Prompt – Rewrite all of the data below, replacing every "grass clipping" with "cut grass blade" and changing nothing else.

--- Begin Records ---

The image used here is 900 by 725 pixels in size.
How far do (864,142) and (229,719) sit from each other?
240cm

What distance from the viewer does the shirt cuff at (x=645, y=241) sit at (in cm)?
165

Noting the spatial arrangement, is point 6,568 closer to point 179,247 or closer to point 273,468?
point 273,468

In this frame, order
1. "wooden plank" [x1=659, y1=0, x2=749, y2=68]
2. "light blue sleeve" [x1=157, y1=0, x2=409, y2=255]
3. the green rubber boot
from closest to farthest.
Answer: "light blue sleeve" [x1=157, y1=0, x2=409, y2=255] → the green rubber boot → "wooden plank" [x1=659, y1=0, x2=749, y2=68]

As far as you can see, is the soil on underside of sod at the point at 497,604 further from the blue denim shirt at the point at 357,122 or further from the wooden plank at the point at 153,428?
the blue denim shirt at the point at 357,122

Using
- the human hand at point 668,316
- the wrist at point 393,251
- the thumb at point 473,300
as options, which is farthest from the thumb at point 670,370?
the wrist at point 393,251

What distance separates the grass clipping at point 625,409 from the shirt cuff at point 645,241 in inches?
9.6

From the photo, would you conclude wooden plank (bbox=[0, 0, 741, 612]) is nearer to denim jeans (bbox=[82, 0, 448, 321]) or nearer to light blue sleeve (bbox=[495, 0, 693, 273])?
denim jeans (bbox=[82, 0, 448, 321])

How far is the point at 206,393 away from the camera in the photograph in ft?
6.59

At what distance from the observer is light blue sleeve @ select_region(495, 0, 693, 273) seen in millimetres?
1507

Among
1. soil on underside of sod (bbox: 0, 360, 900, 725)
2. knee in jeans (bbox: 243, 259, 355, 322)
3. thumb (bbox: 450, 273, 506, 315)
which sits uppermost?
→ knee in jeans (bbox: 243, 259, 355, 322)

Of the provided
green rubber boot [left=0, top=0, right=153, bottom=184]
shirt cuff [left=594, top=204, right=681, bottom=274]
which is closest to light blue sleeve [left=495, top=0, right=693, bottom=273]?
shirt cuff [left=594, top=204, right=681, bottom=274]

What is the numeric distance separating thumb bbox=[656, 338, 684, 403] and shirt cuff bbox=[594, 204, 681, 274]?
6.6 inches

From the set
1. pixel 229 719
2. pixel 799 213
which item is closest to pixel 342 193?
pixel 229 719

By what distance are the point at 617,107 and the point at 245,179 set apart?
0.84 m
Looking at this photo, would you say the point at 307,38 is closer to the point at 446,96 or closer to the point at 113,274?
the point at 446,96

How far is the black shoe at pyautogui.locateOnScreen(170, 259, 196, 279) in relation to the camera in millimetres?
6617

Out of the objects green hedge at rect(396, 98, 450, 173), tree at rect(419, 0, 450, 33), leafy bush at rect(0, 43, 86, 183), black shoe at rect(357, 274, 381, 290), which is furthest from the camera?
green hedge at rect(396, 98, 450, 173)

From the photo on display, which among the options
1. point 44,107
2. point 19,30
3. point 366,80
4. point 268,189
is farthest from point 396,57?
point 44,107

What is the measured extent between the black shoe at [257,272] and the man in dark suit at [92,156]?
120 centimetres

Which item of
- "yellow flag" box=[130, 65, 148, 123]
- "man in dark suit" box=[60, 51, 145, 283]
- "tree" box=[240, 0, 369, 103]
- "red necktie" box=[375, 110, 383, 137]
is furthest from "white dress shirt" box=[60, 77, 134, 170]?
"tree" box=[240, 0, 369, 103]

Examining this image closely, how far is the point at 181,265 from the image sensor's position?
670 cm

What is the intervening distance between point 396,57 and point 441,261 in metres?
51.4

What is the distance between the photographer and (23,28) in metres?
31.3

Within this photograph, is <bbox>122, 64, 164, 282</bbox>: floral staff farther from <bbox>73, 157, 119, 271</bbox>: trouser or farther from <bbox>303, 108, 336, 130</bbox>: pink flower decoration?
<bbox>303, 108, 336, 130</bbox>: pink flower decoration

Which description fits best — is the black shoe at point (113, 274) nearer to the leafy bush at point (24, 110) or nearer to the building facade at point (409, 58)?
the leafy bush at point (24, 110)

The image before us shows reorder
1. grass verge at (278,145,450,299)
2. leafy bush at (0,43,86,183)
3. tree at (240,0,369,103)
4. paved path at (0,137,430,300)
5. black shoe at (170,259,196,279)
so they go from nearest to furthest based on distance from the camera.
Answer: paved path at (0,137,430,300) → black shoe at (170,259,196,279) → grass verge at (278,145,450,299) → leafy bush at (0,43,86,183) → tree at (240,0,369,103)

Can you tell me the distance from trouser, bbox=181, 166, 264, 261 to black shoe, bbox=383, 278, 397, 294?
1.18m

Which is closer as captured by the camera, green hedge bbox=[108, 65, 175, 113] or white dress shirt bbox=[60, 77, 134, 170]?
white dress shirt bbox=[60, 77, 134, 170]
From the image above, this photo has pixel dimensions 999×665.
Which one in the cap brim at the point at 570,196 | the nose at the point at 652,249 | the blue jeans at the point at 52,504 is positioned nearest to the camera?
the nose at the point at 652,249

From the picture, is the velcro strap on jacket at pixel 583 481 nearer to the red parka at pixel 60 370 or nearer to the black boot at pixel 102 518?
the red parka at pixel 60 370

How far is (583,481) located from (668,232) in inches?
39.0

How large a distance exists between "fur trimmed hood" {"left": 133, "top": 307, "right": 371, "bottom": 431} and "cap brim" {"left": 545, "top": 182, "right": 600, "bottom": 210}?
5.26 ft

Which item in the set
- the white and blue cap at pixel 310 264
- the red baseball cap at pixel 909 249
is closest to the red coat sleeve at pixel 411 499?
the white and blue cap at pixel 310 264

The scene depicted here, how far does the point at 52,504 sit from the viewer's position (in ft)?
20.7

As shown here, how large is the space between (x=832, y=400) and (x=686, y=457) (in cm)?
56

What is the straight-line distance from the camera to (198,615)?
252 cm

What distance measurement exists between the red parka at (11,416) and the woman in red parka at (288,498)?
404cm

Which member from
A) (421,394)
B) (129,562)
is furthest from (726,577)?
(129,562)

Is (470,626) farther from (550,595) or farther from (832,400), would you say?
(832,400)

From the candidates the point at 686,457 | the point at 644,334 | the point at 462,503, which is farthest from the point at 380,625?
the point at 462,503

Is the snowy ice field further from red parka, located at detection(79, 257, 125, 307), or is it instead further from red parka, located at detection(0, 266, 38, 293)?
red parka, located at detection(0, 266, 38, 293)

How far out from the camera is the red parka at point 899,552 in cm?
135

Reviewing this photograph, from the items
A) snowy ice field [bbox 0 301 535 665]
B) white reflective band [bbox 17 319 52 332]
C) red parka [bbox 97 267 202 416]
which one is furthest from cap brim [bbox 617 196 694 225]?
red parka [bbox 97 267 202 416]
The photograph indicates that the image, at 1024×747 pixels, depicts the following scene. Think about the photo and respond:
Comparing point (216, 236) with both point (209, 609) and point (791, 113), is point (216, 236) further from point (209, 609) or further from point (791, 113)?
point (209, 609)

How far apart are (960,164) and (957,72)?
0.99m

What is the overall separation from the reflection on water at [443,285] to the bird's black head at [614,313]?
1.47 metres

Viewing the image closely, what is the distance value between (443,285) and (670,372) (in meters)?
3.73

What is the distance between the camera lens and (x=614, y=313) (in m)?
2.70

--- End Records ---

Solution –
The image used here is 900 by 725 pixels in size.
How far do (864,142) and (229,719) sit from each other?
240cm

What distance from the viewer does the shirt cuff at (x=645, y=241) sit at (in cm)?
165

Noting the spatial arrangement, is point 6,568 closer to point 179,247 or closer to point 273,468?
point 273,468

In this frame, order
1. "wooden plank" [x1=659, y1=0, x2=749, y2=68]
2. "light blue sleeve" [x1=157, y1=0, x2=409, y2=255]
3. the green rubber boot
from closest to farthest.
Answer: "light blue sleeve" [x1=157, y1=0, x2=409, y2=255] → the green rubber boot → "wooden plank" [x1=659, y1=0, x2=749, y2=68]

As far as you can see, is the soil on underside of sod at the point at 497,604 further from the blue denim shirt at the point at 357,122 or further from the wooden plank at the point at 153,428?
the blue denim shirt at the point at 357,122

Using
- the human hand at point 668,316
- the wrist at point 393,251
- the thumb at point 473,300
as options, which is farthest from the thumb at point 670,370?
the wrist at point 393,251

What distance separates the cut grass blade at point 625,409 from the shirt cuff at point 645,241 in inches?
9.6

From the photo, would you conclude wooden plank (bbox=[0, 0, 741, 612]) is nearer to denim jeans (bbox=[82, 0, 448, 321]) or nearer to light blue sleeve (bbox=[495, 0, 693, 273])?
denim jeans (bbox=[82, 0, 448, 321])

How far is the point at 206,393 away from the camera in the photograph in ft?
6.59

At what distance from the observer is light blue sleeve @ select_region(495, 0, 693, 273) seen in millimetres?
1507

Among
1. soil on underside of sod (bbox: 0, 360, 900, 725)
2. knee in jeans (bbox: 243, 259, 355, 322)
3. thumb (bbox: 450, 273, 506, 315)
which sits uppermost?
→ knee in jeans (bbox: 243, 259, 355, 322)

Of the provided
green rubber boot [left=0, top=0, right=153, bottom=184]
shirt cuff [left=594, top=204, right=681, bottom=274]
which is closest to light blue sleeve [left=495, top=0, right=693, bottom=273]?
shirt cuff [left=594, top=204, right=681, bottom=274]

What is the numeric distance separating thumb bbox=[656, 338, 684, 403] and shirt cuff bbox=[594, 204, 681, 274]?
6.6 inches

From the set
1. pixel 229 719
2. pixel 799 213
which item is closest to pixel 342 193?
pixel 229 719

By what distance are the point at 617,107 and the point at 245,179 set apart?
0.84 m
Looking at this photo, would you say the point at 307,38 is closer to the point at 446,96 or closer to the point at 113,274?
the point at 446,96

How far is the black shoe at pyautogui.locateOnScreen(170, 259, 196, 279) in relation to the camera in millimetres?
6617

Out of the objects green hedge at rect(396, 98, 450, 173), tree at rect(419, 0, 450, 33), leafy bush at rect(0, 43, 86, 183), black shoe at rect(357, 274, 381, 290), which is furthest from the camera?
green hedge at rect(396, 98, 450, 173)

From the photo on display, which among the options
1. point 44,107
2. point 19,30
3. point 366,80
4. point 268,189
is farthest from point 396,57?
point 44,107

What is the measured extent between the black shoe at [257,272] and the man in dark suit at [92,156]?
120 centimetres

Which item of
- "yellow flag" box=[130, 65, 148, 123]
- "man in dark suit" box=[60, 51, 145, 283]
- "tree" box=[240, 0, 369, 103]
- "red necktie" box=[375, 110, 383, 137]
is furthest from "white dress shirt" box=[60, 77, 134, 170]?
"tree" box=[240, 0, 369, 103]

Examining this image closely, how far is the point at 181,265 from the image sensor's position?
670 cm

What is the intervening distance between point 396,57 and point 441,261 in metres?
51.4

What is the distance between the photographer and (23,28) in metres?
31.3

Within this photograph, is <bbox>122, 64, 164, 282</bbox>: floral staff farther from <bbox>73, 157, 119, 271</bbox>: trouser or farther from <bbox>303, 108, 336, 130</bbox>: pink flower decoration?
<bbox>303, 108, 336, 130</bbox>: pink flower decoration

Which description fits best — is the black shoe at point (113, 274) nearer to the leafy bush at point (24, 110) or nearer to the building facade at point (409, 58)?
the leafy bush at point (24, 110)

The image before us shows reorder
1. grass verge at (278,145,450,299)
2. leafy bush at (0,43,86,183)
3. tree at (240,0,369,103)
4. paved path at (0,137,430,300)
5. black shoe at (170,259,196,279)
so they go from nearest to furthest based on distance from the camera.
Answer: paved path at (0,137,430,300) → black shoe at (170,259,196,279) → grass verge at (278,145,450,299) → leafy bush at (0,43,86,183) → tree at (240,0,369,103)

Can you tell me the distance from trouser, bbox=181, 166, 264, 261 to black shoe, bbox=383, 278, 397, 294?
1.18m

Which is closer as captured by the camera, green hedge bbox=[108, 65, 175, 113] or white dress shirt bbox=[60, 77, 134, 170]?
white dress shirt bbox=[60, 77, 134, 170]
From the image above, this photo has pixel dimensions 999×665.
Which one in the cap brim at the point at 570,196 | the nose at the point at 652,249 | the blue jeans at the point at 52,504 is positioned nearest to the camera?
the nose at the point at 652,249

From the picture, is the velcro strap on jacket at pixel 583 481 nearer to the red parka at pixel 60 370 or nearer to the black boot at pixel 102 518?
the red parka at pixel 60 370

How far is (583,481) located from (668,232) in inches?
39.0

How large a distance exists between "fur trimmed hood" {"left": 133, "top": 307, "right": 371, "bottom": 431} and "cap brim" {"left": 545, "top": 182, "right": 600, "bottom": 210}?
5.26 ft

Which item in the set
- the white and blue cap at pixel 310 264
- the red baseball cap at pixel 909 249
is closest to the red coat sleeve at pixel 411 499?
the white and blue cap at pixel 310 264

The scene depicted here, how far does the point at 52,504 sit from the viewer's position (in ft)?
20.7

As shown here, how large is the space between (x=832, y=400) and (x=686, y=457) (in cm)?
56

What is the straight-line distance from the camera to (198,615)?
252 cm

What distance measurement exists between the red parka at (11,416) and the woman in red parka at (288,498)?
404cm

Which member from
A) (421,394)
B) (129,562)
is furthest from (726,577)?
(129,562)

Is (470,626) farther from (550,595) or farther from (832,400), would you say?
(832,400)

From the candidates the point at 686,457 | the point at 644,334 | the point at 462,503, which is farthest from the point at 380,625?
the point at 462,503

Is the snowy ice field further from red parka, located at detection(79, 257, 125, 307), or is it instead further from red parka, located at detection(0, 266, 38, 293)?
red parka, located at detection(0, 266, 38, 293)

How far out from the camera is the red parka at point 899,552 in cm?
135

Reviewing this photograph, from the items
A) snowy ice field [bbox 0 301 535 665]
B) white reflective band [bbox 17 319 52 332]
C) red parka [bbox 97 267 202 416]
which one is furthest from cap brim [bbox 617 196 694 225]?
red parka [bbox 97 267 202 416]
The photograph indicates that the image, at 1024×747 pixels, depicts the following scene. Think about the photo and respond:
Comparing point (216, 236) with both point (209, 609) and point (791, 113), is point (216, 236) further from point (209, 609) or further from point (791, 113)?
point (209, 609)

How far apart are (960,164) and (957,72)?
0.99m

What is the overall separation from the reflection on water at [443,285] to the bird's black head at [614,313]?
1.47 metres

Viewing the image closely, what is the distance value between (443,285) and (670,372) (in meters)?
3.73

What is the distance between the camera lens and (x=614, y=313) (in m)?
2.70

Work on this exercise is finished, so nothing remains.